Really, the last 20 minutes are a bit of a mess, and that's by far A Town Called Mercy's biggest failing. Unable to provide a Mexican standoff or any sort of gunfight due to the nature of Doctor Who, Whithouse decided to turn the story into a moral parable. This would be fine if there were any doubt which side was correct, or if I thought for a second that Whithouse would actually force the Doctor to make a decision. Instead, everyone wrings their hands for a while and the Doctor confronts the townsfolk while we wait for the big finish, and then the whole cast runs around for five minutes only for Jex to blow up his own ship. That's not good dramatic storytelling, and A Town Called Mercy is probably Whithouse's most stunted narrative to date. He's a strong writer, but there just isn't enough here for this to be a great or even very good story.

It's not for lack of effort from Matt Smith, though. Number Eleven turns in a third consecutive stalwart performance, entrenching himself in the role deeper than in his first two series. Since his phenomenal turn in Closing Time, Smith has been on point in virtually every story, and this continues through to the end of his run. He had a rockier start than his two predecessors, but his chops as an actor were never in question, and I believe he outshines the Tenth Doctor by the seventh series. He almost convinces us that the moral quandary in A Town Called Mercy is worth discussing, his performance filled with furrowed brows and a look in his eye that says, "I'm too old for this." The Time War isn't name-checked, but the parallels between Jex and the Doctor are implied and hinted at over and over again, and these moments are Smith's (and Scarborough's) best. Unfortunately, Whithouse doesn't quite know what to do with the Ponds, who are given less to do than in any episode I can remember. Amy gets to walk the Doctor down from the brink when Jex is discovered, but after that she's just a pretty face, and Rory is literally just there for the entire story.

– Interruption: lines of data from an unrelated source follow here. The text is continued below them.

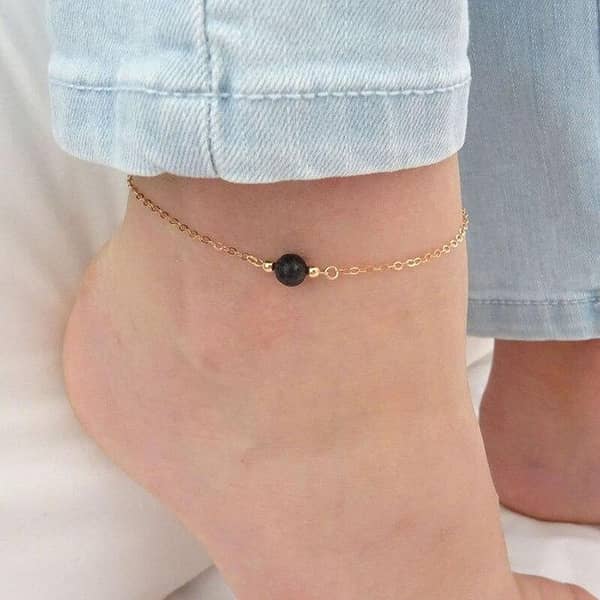 New Fancy Anklet for Girls: Black Beads with Golden Chain (Payall) for Women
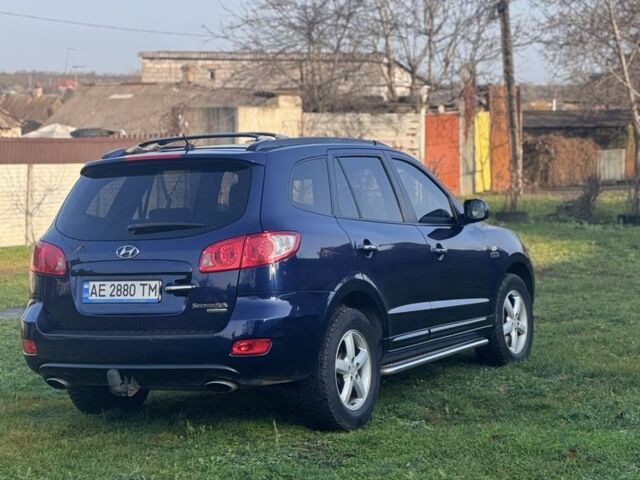Синий Хендай Санта Фе, объемом двигателя 2.2 л и пробегом 400 тыс. км за 7900 $, фото 3 на Automoto.ua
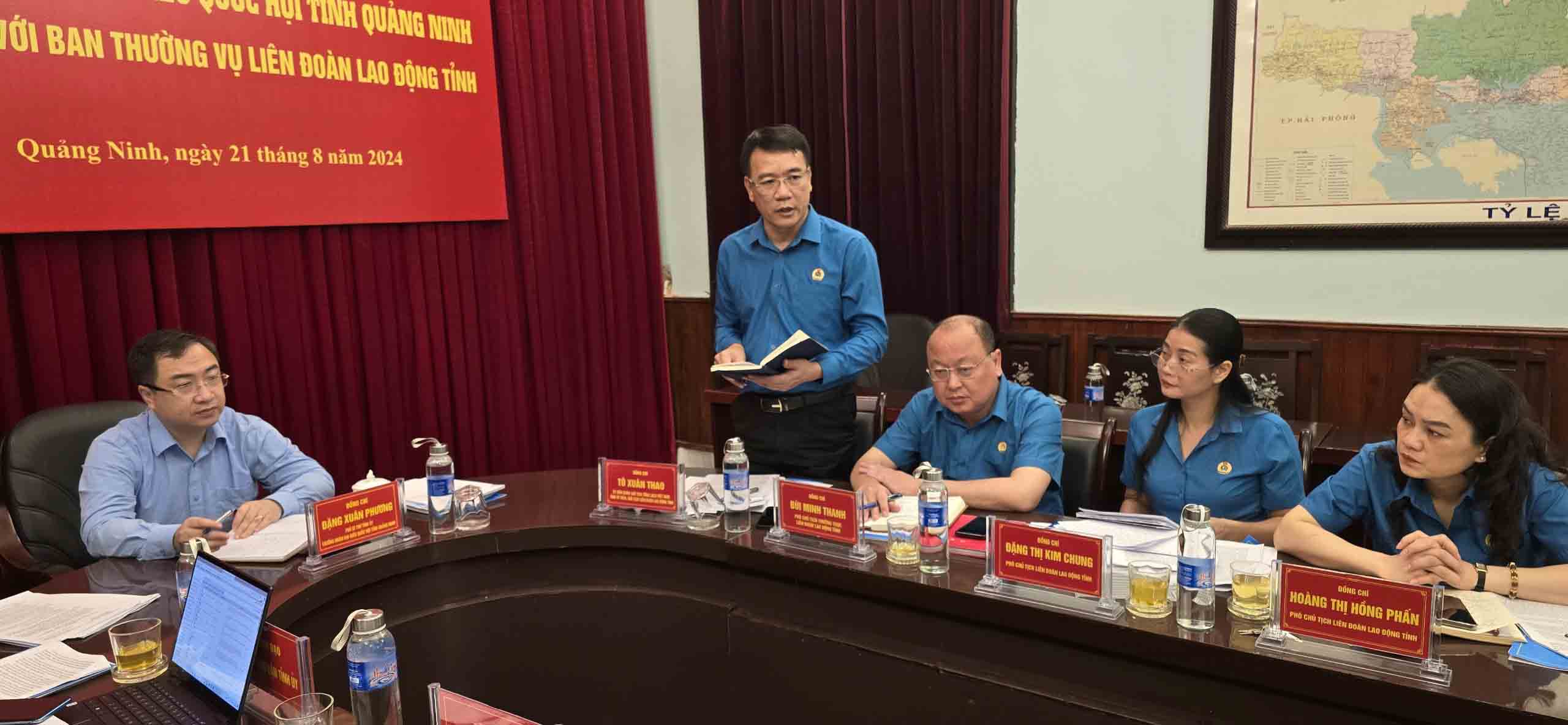 Member of the Presidium of the Labor Union, Chairman of the Confederation of Labor of Quang Ninh province, Mr. To Xuan Thao answered and clarified with the working delegation some issues of union member development, making recommendations to the union levels to the province... Photo: Tran Ngoc Duy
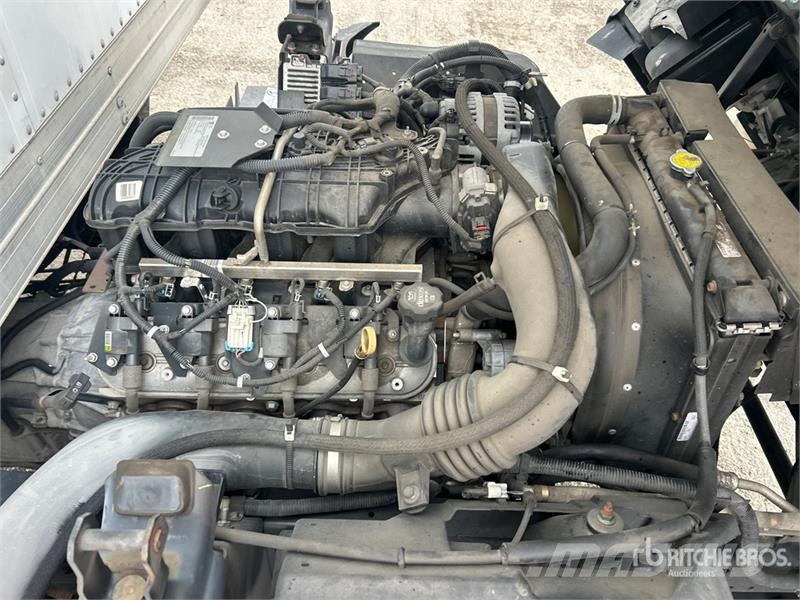 Isuzu NPR HD Camiones caja cerrada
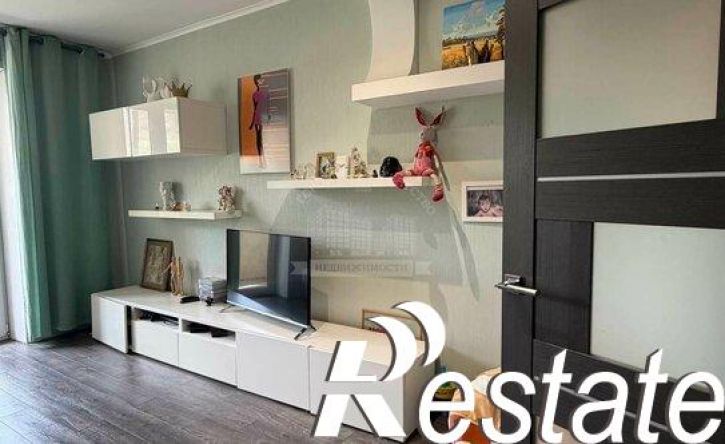 3-комн квартира улица Генерала Попова, 18 к1,  д. 18 к1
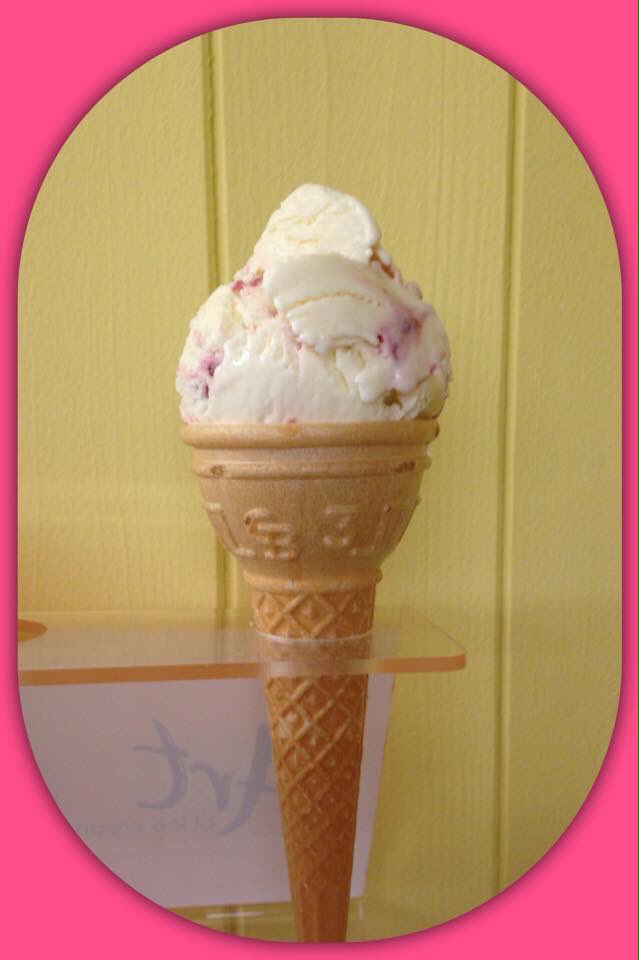 poppets_s's tweet photo. Thaymar Ice Creams this weekend 
Come and get your ice creams from Poppets today open until 4.30pm. https://t.co/Uzq3AhY98T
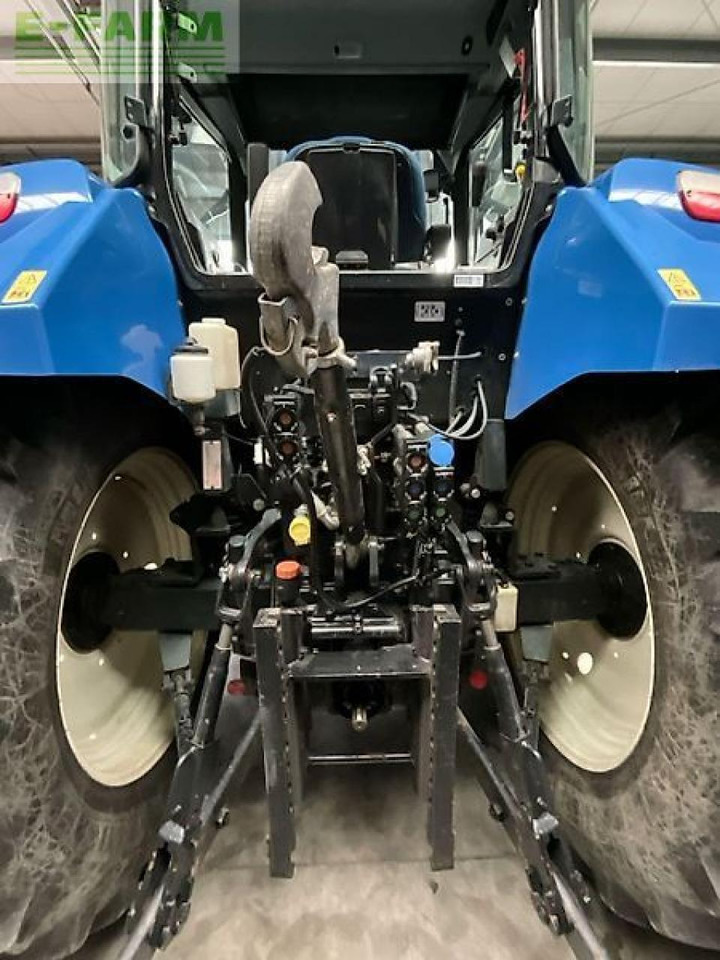 New Holland t 5.105 electro command - Farm tractor: picture 3 New Holland t 5.105 electro command - Farm tractor: picture 3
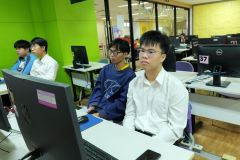 25690805-training-010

So it's not a true Western, and it's not a great Doctor Who story, but there is a lot to recommend in A Town Called Mercy, which ends up proving itself a fine piece of mid-season filler. This sort of story becomes the template for Series 7, though - strong production and good central performances inhabiting a script with a few too many screws loose to be great. A Town Called Mercy might be the one with the most potential out of all of them, being a Western, but the genre's nature also limits it, and in the end we're presented with a watchable but inconsequential episode of Doctor Who.